(Beginning of Supplied records)

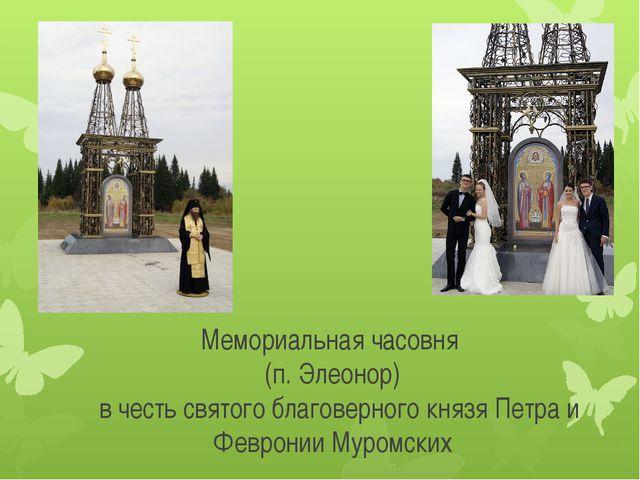 Мемориальная часовня (п. Элеонор) в честь святого благоверного князя Петра и...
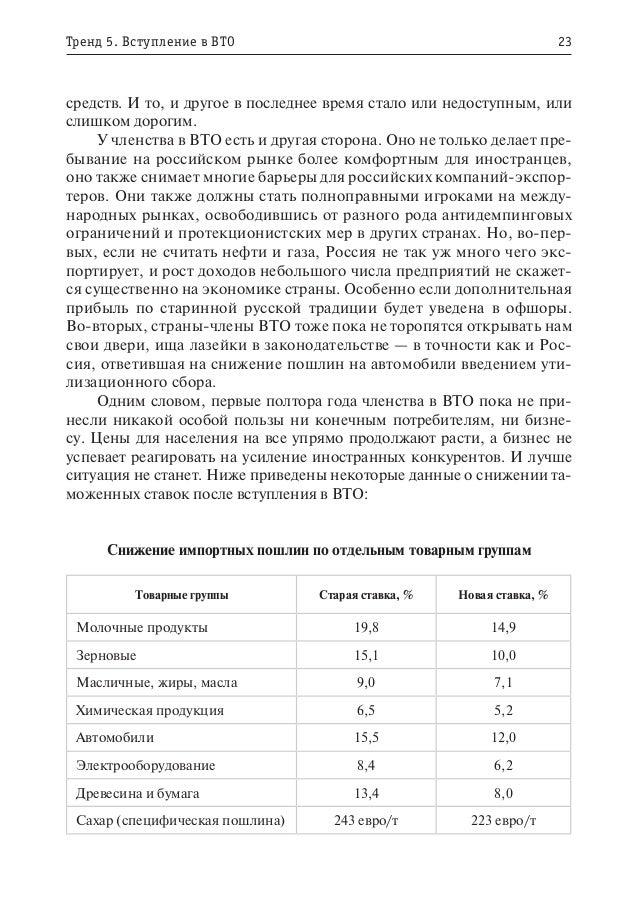 Повышение налогов и офшоры 27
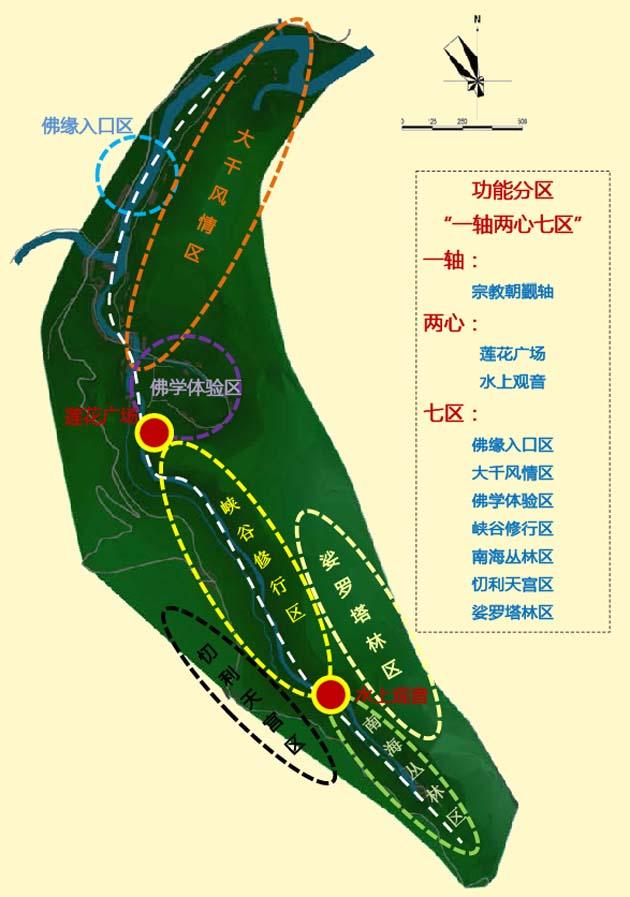 佛教文化景区规划设计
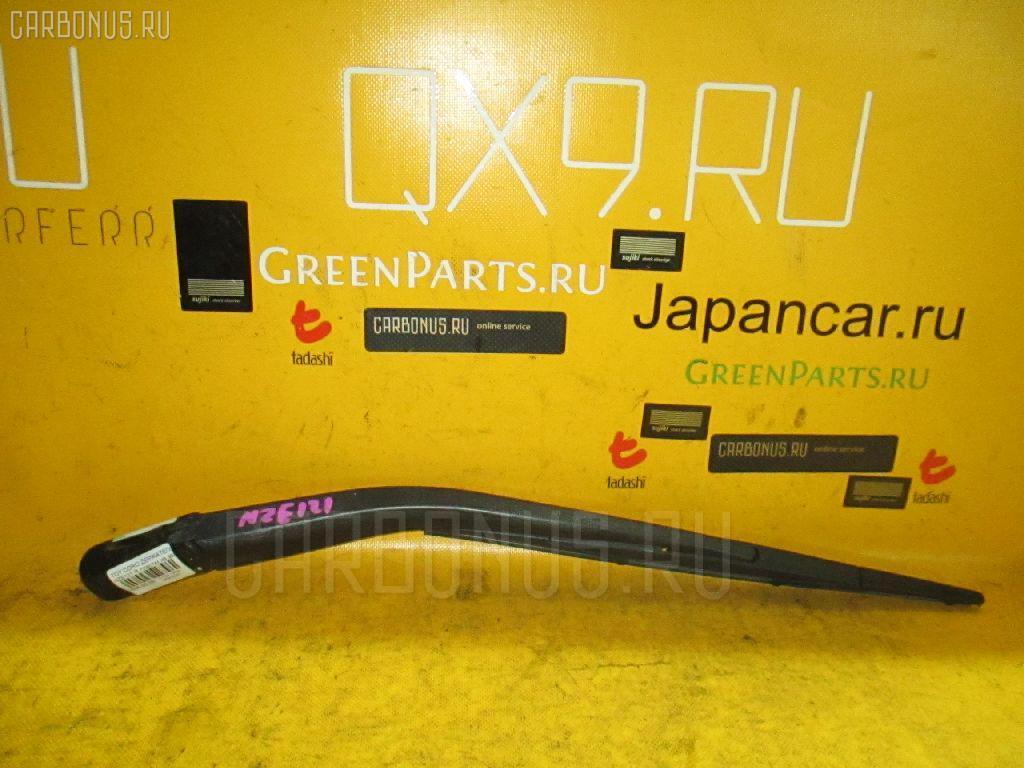 Держатель дворника Toyota Corolla runx NZE121 Фото 1
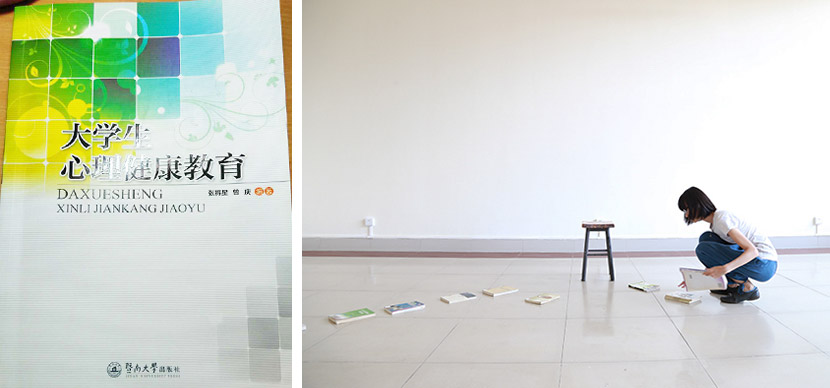 Left: The cover of a mental health textbook; Right: Xixi prepares for an art exhibit. From The Paper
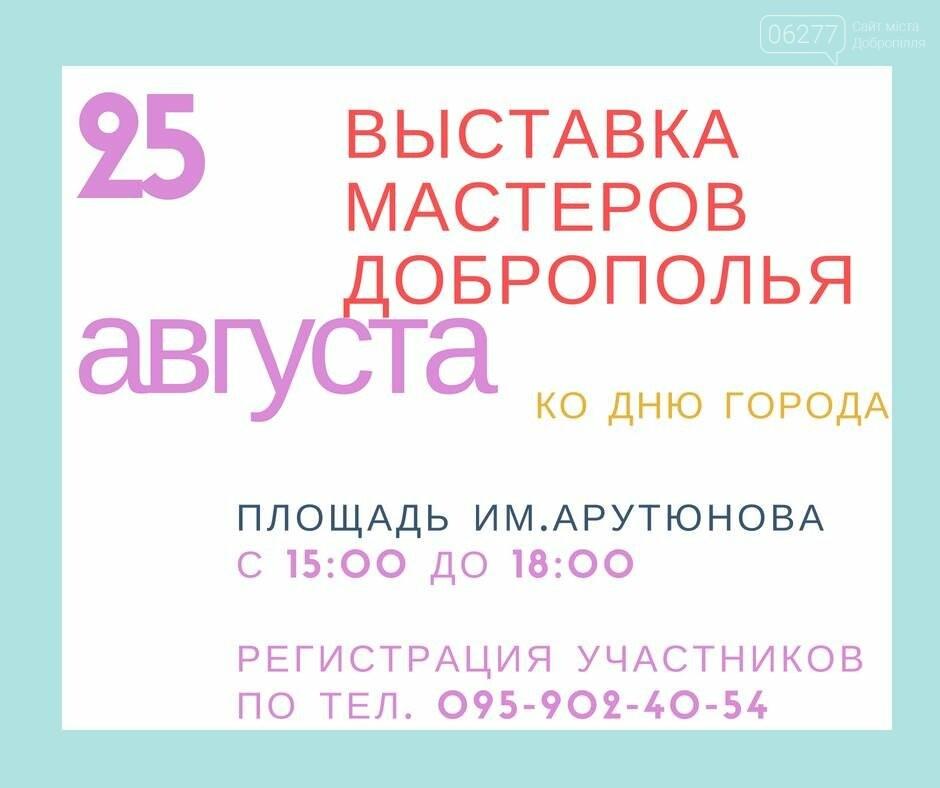 Добропольчан приглашают принять участие в городской выставке мастеров, посвященной Дню города, фото-1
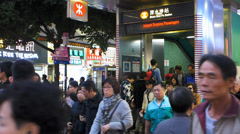 Hong Kong Sham Shui Po MTR metro station China Asia Stock Footage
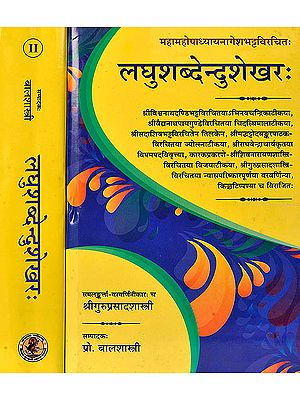 लघुशब्देन्दुशेखर: Laghu Shabdendu Shekhara (Set of 2 Volumes)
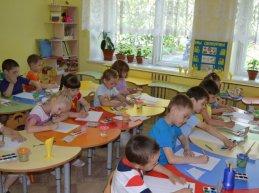 «День русской березки!»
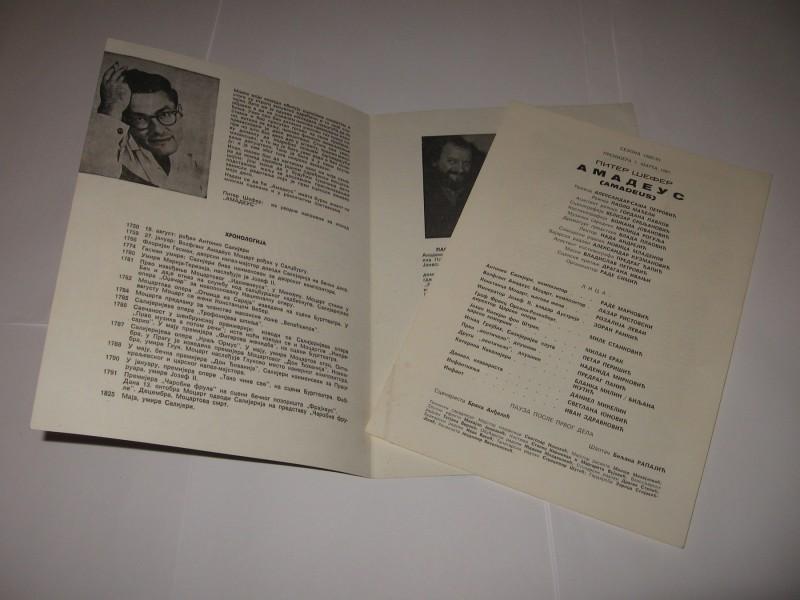 Program za pozorišnu predstavu Amadeus BDP (1981)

(End of Supplied records)

### Activity
Starting at the line above that has "Держатель дворника Toyota" and ending at the line that has "Hong Kong Sham", copy each line exactly, leaving the pictures out and adding nothing.

### The completed task
 Держатель дворника Toyota Corolla runx NZE121 Фото 1
 Left: The cover of a mental health textbook; Right: Xixi prepares for an art exhibit. From The Paper
 Добропольчан приглашают принять участие в городской выставке мастеров, посвященной Дню города, фото-1
 Hong Kong Sham Shui Po MTR metro station China Asia Stock Footage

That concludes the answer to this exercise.